Jude se puso de pie con las piernas inestables, las rodillas a punto de ceder. La cogió por la muñeca y la ayudó a ponerse en marcha. Los ruidos de sus tímpanos comenzaban a debilitarse. A lo lejos, podía oír a los perros ladrando histéricamente, furiosos sin duda.
Al apilar sus maletas en la parte posterior del Mustang, Jude se dio cuenta de que sufría un latido lento y profundo en la mano izquierda, una sensación diferente del dolor constante y opaco que persistía desde que se había herido a sí mismo en ese lugar el día anterior. Cuando miró, vio que el vendaje se estaba deshaciendo y se empapaba de sangre nueva.
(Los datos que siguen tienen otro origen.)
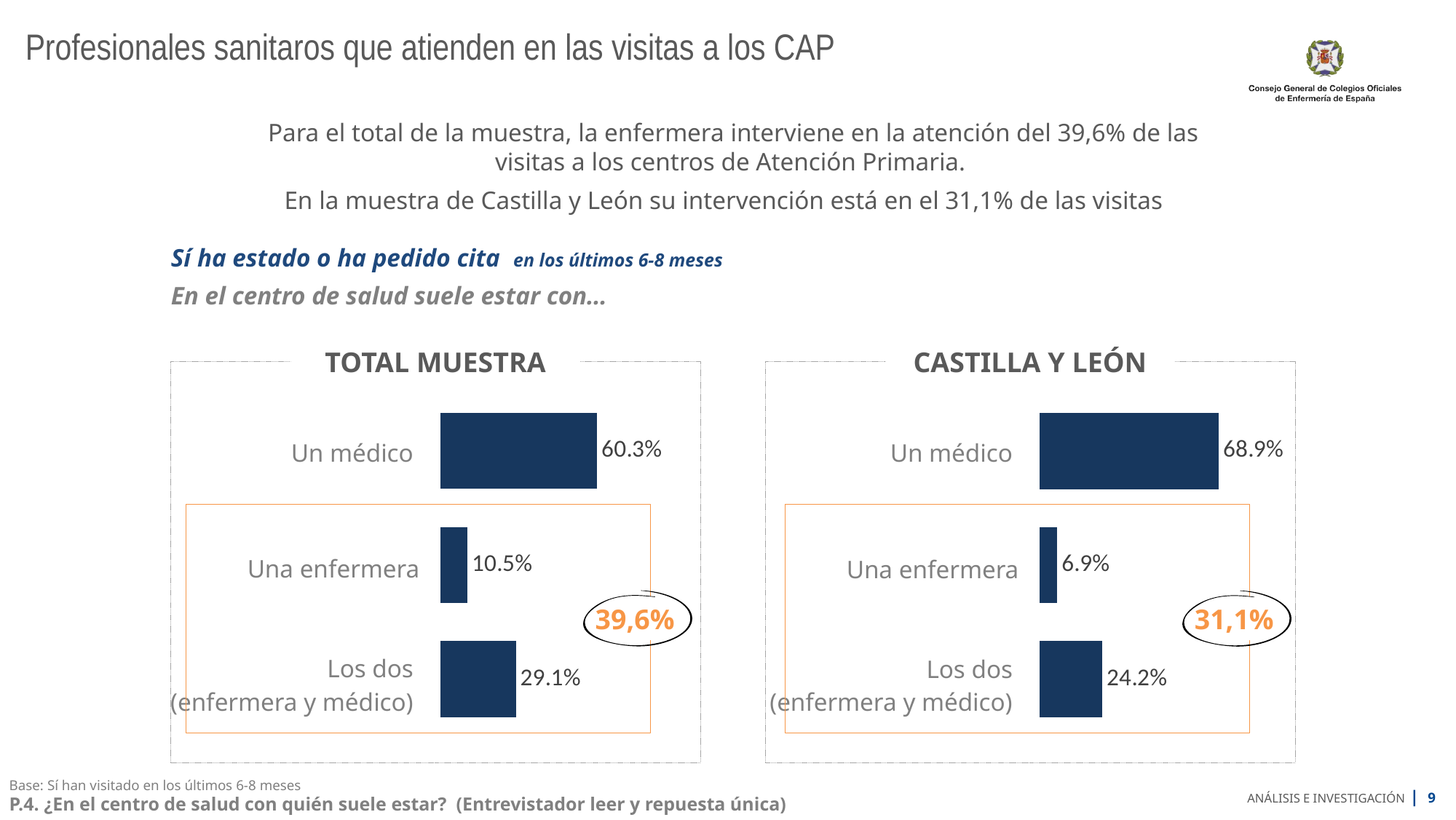
In the CASTILLA Y LEÓN chart, what is the value for Una enfermera? 6.9% What percentage is circled in orange next to the CASTILLA Y LEÓN chart? 31,1% Which is larger: Una enfermera in the TOTAL MUESTRA chart or Una enfermera in the CASTILLA Y LEÓN chart? TOTAL MUESTRA How many categories does the TOTAL MUESTRA chart show? 3 In the TOTAL MUESTRA chart, what is the value for Una enfermera? 10.5% In the TOTAL MUESTRA chart, what is the difference between Un médico and Los dos (enfermera y médico)? 31.2% In the CASTILLA Y LEÓN chart, which category has the highest value? Un médico In the CASTILLA Y LEÓN chart, what is the value for Los dos (enfermera y médico)? 24.2% In the TOTAL MUESTRA chart, which category has the lowest value? Una enfermera In the TOTAL MUESTRA chart, what is the value for Un médico? 60.3% What type of chart is the CASTILLA Y LEÓN chart? Bar chart In the CASTILLA Y LEÓN chart, what is the difference between Un médico and Una enfermera? 62.0%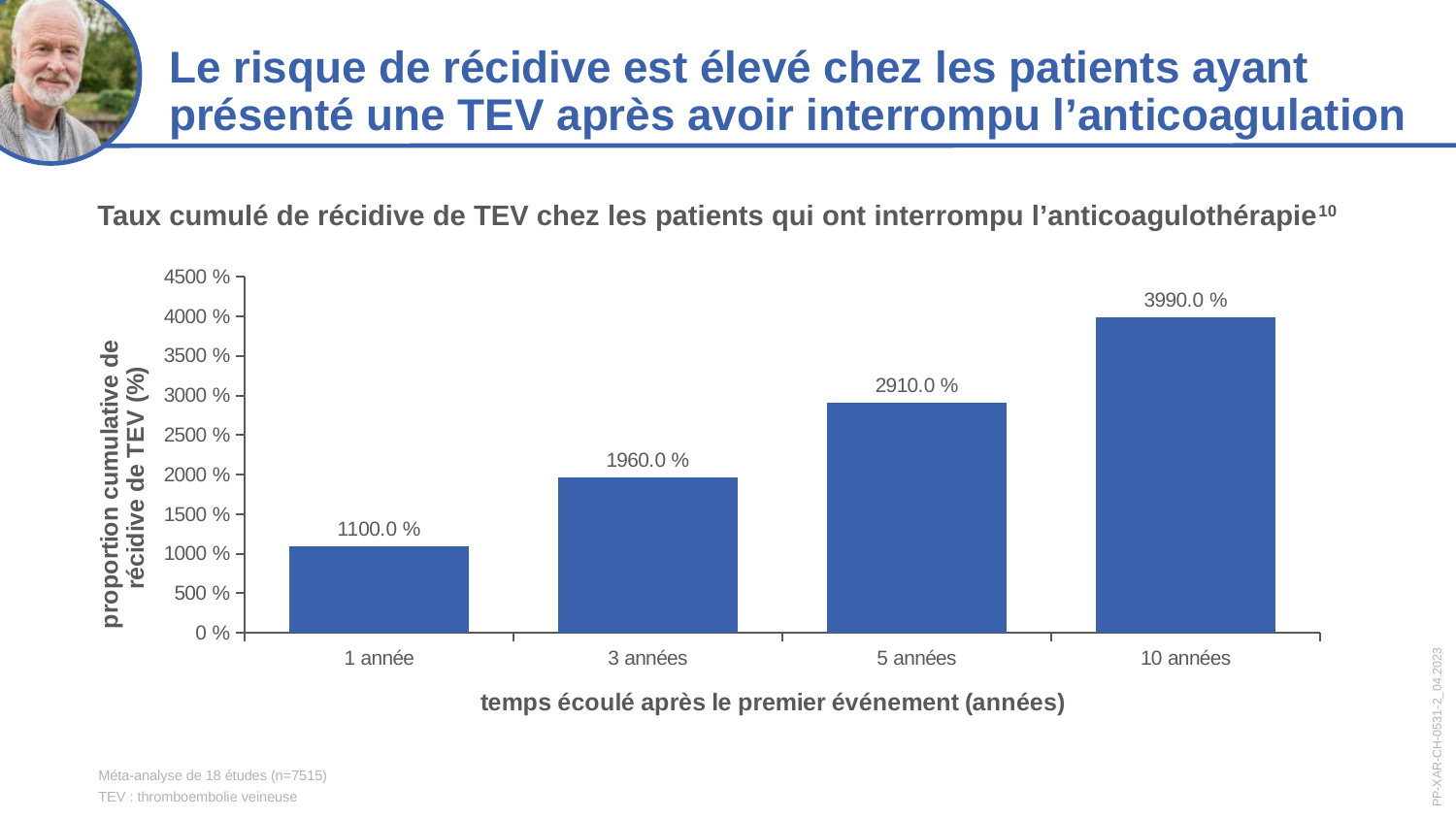
Which category has the highest value? 10 années What is the difference between the values for 5 années and 3 années? 950.0 % Which category has the lowest value? 1 année What is the value for 5 années? 2910.0 % How many categories are shown on the x axis? 4 What is the difference between the values for 10 années and 1 année? 2890.0 % What is the value for 3 années? 1960.0 % Do the values rise or fall as time after the first event increases along the x axis? rise What is the value for 10 années? 3990.0 % What kind of chart is shown on the slide? bar chart What is the value for 1 année? 1100.0 % Which is larger, the value for 3 années or the value for 5 années? 5 années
Georgia conducía. Él iba en el asiento del acompañante, con el equipo de primeros auxilios que era su obligada compañía desde Nueva York abierto sobre el regazo. Deshizo el vendaje húmedo y pegajoso y lo dejó caer sobre el suelo, a los pies. Las tiritas que había aplicado a la herida el día anterior se habían despegado, y el agujero estaba abierto otra vez, brillante, obsceno. El mismo se lo había vuelto a abrir con el esfuerzo hecho al apartarse del camino para esquivar la furgoneta de Craddock.
—¿Qué vas a hacer con esa mano? —preguntó Georgia, lanzándole una mirada de preocupación antes de volver la vista hacia el camino.
—Lo mismo que tú estas haciendo con la tuya —respondió—. Nada.
Comenzó a colocarse torpemente nuevas tiritas sobre la herida. Sufrió como si se estuviera apagando un cigarrillo en la palma de la mano. Cuando hubo cerrado la herida lo mejor que pudo, envolvió la mano con gasa limpia.
—Te sangra la cabeza también —dijo ella—. ¿Te habías dado cuenta?
—Un pequeño rasguño. No te preocupes.
—¿Qué va a ocurrir la próxima vez? ¿Qué pasará la siguiente ocasión que terminemos en algún lugar sin disponer de los perros para que nos cuiden?
—No lo sé.
—Era un lugar público. Deberíamos haber estado seguros en un lugar público. Con gente por todas partes. Y a plena luz del día. Pero él se ha presentado allí sin ningún problema y nos ha acosado. ¿Cómo se supone que vamos a luchar contra algo así?
—No lo sé —respondió él—. Si supiera qué hacer, ya estaría en ello, Florida. Tú y tus preguntas. Deja las preguntas al menos por un minuto, ¿crees que podrás?
Siguieron viaje. Sólo cuando escuchó el sonido entrecortado de un sollozo —luchaba por llorar en silencio— cayó en la cuenta de que la había llamado Florida, cuando había querido decir Georgia. Fueron sus preguntas las que habían provocado el lapsus. Una pregunta tras otra, sumadas a ese acento sureño, que se había ido deslizando poco a poco en su voz durante el último par de días.
El ruido que hacía Georgia tratando de no llorar era en cierto modo peor que si sollozase abiertamente. Ojalá se permitiera a sí misma llorar. Si lo hiciera, Jude podría decirle algo, pero de aquella manera se sentía impulsado a dejarla sufrir en privado, a fingir que no se había dado cuenta. Se hundió aún más en el asiento del acompañante y volvió la cara hacia la ventanilla.
El sol proyectaba una luminosidad intensa que entraba a través del parabrisas. Un poco al sur de Richmond, Jude se sumió en un desagradable trance, adormecido por el calor. Trató de pensar en lo que sabía sobre el muerto que los perseguía, en lo que Anna le había contado de su padrastro cuando estaban juntos.